DATA LISTING ▸

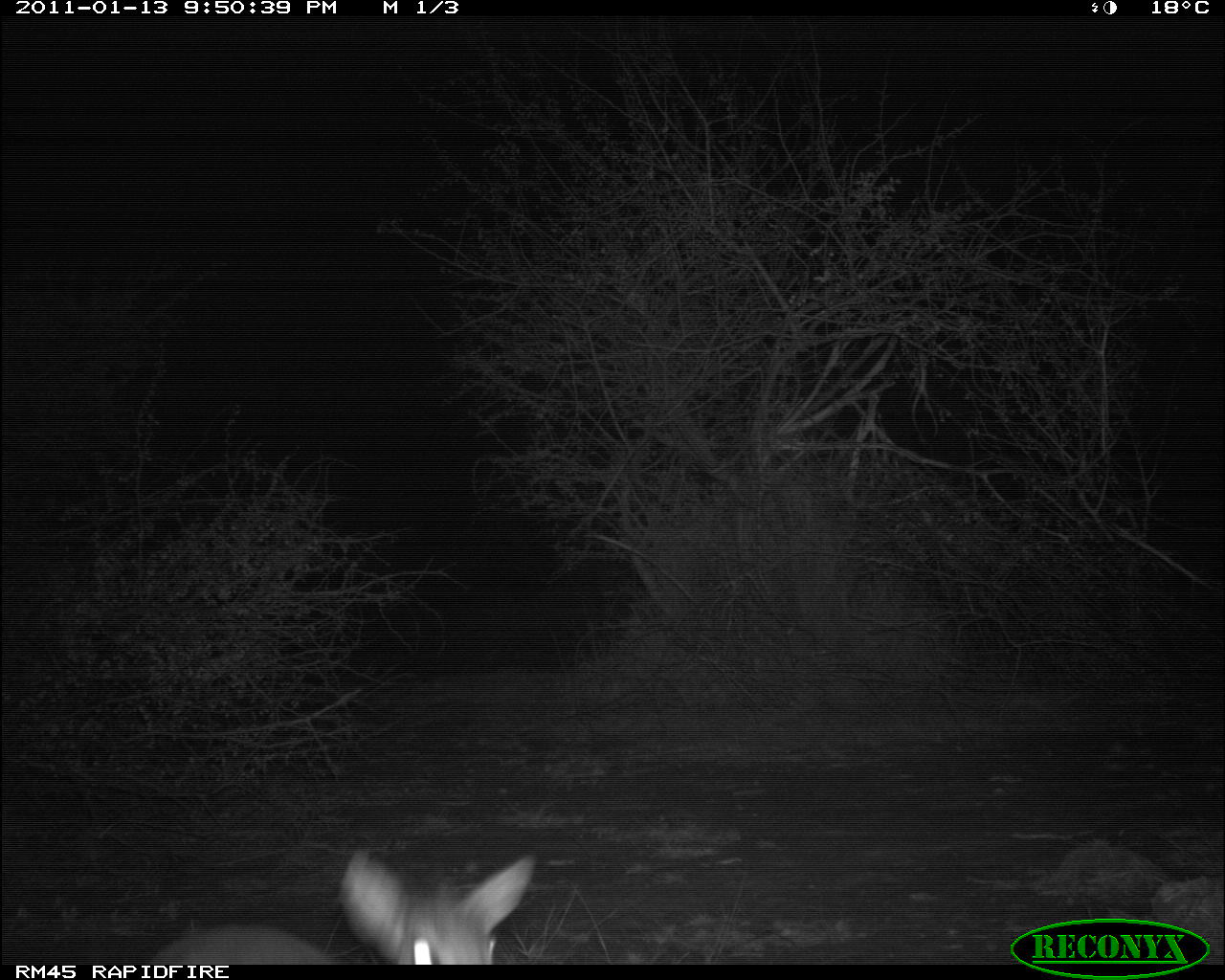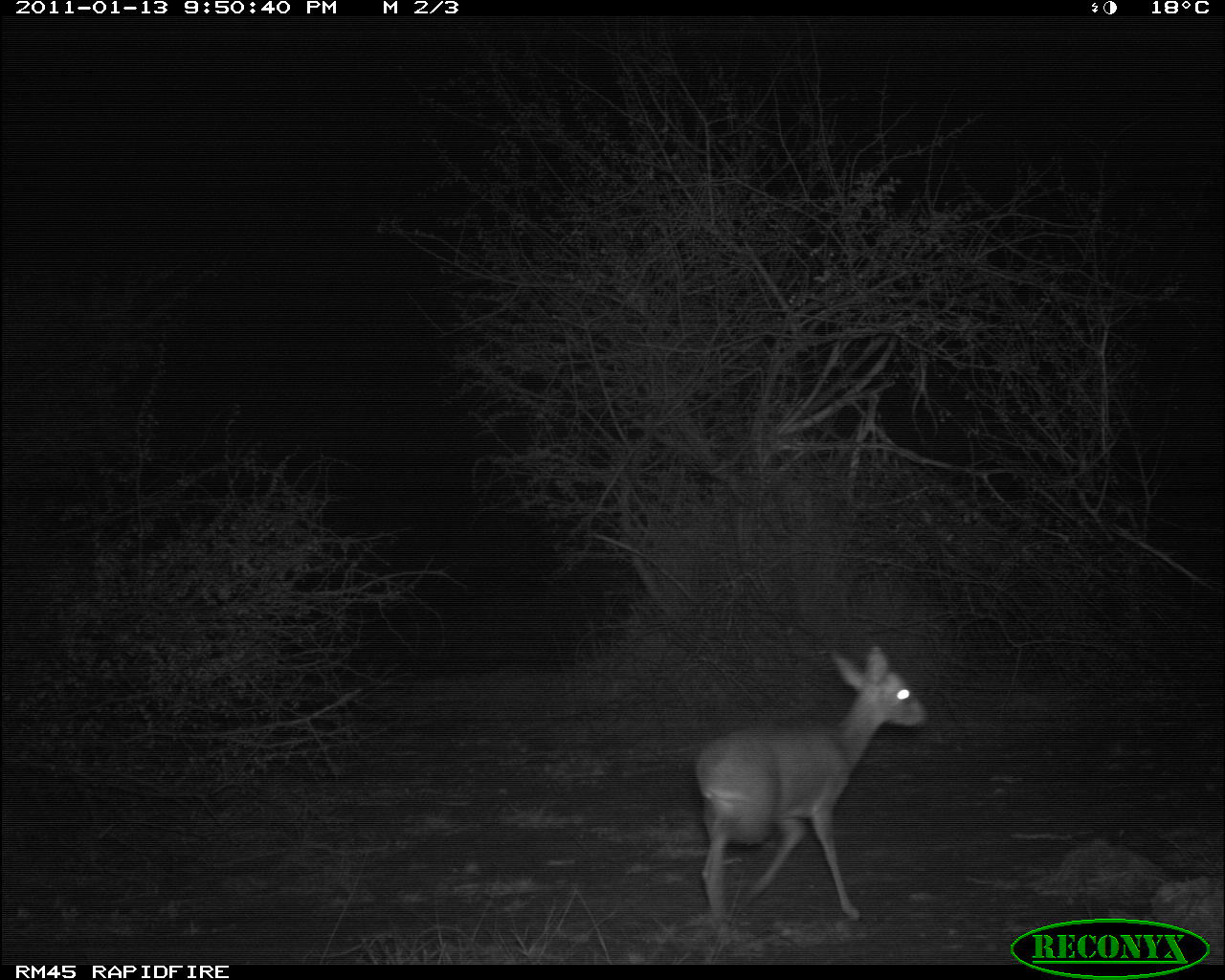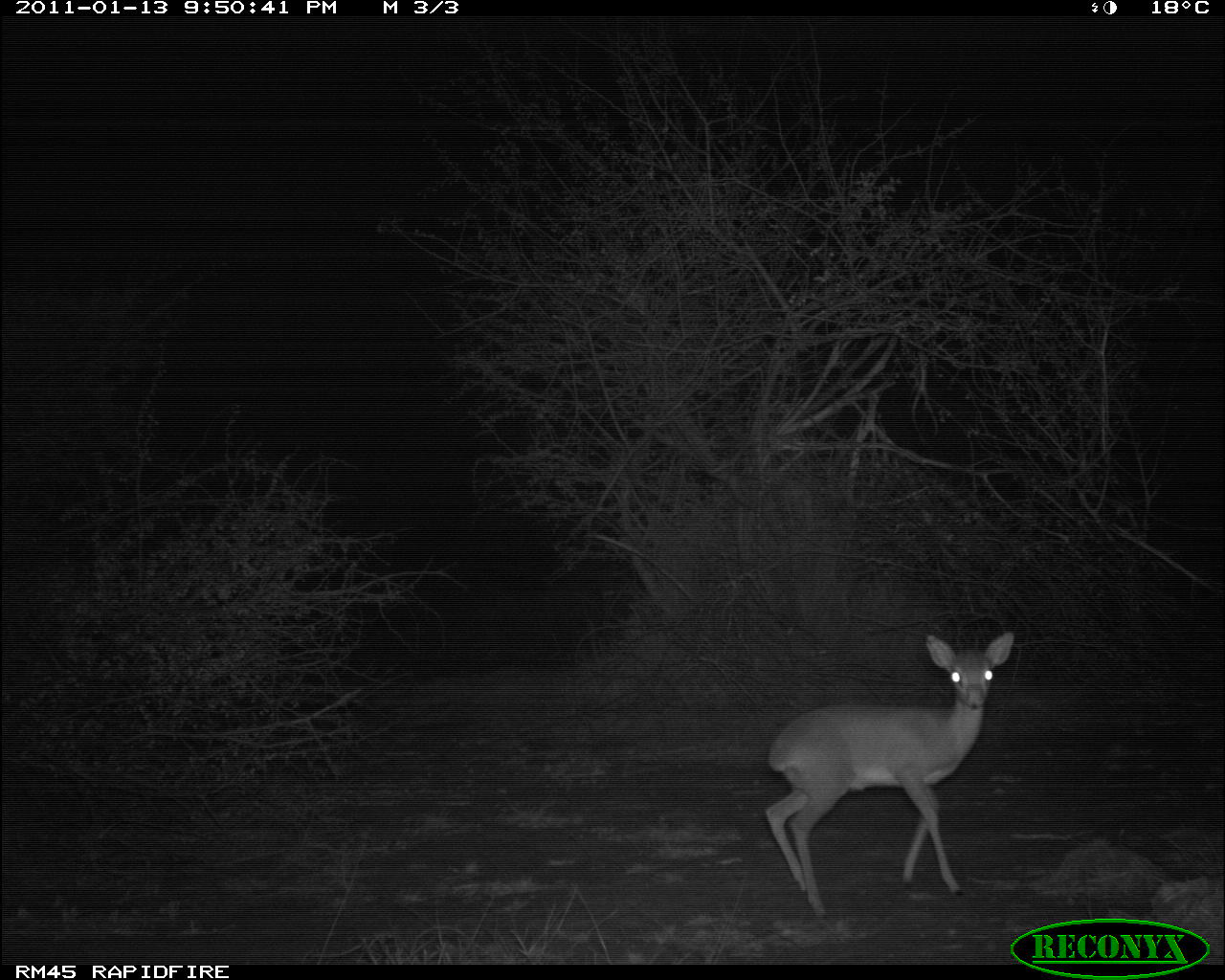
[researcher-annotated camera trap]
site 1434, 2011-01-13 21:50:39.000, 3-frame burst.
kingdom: Animalia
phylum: Chordata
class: Mammalia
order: Artiodactyla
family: Bovidae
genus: Madoqua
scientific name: Madoqua guentheri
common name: günther's dik-dik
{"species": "Madoqua guentheri (günther's dik-dik)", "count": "1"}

EXERCISE INSTRUCTIONS ▸ All of the material above should be written out exactly as given, minus any images.

SOLUTION TO THE EXERCISE ▸
[researcher-annotated camera trap]
site 1434, 2011-01-13 21:50:39.000, 3-frame burst.
kingdom: Animalia
phylum: Chordata
class: Mammalia
order: Artiodactyla
family: Bovidae
genus: Madoqua
scientific name: Madoqua guentheri
common name: günther's dik-dik
{"species": "Madoqua guentheri (günther's dik-dik)", "count": "1"}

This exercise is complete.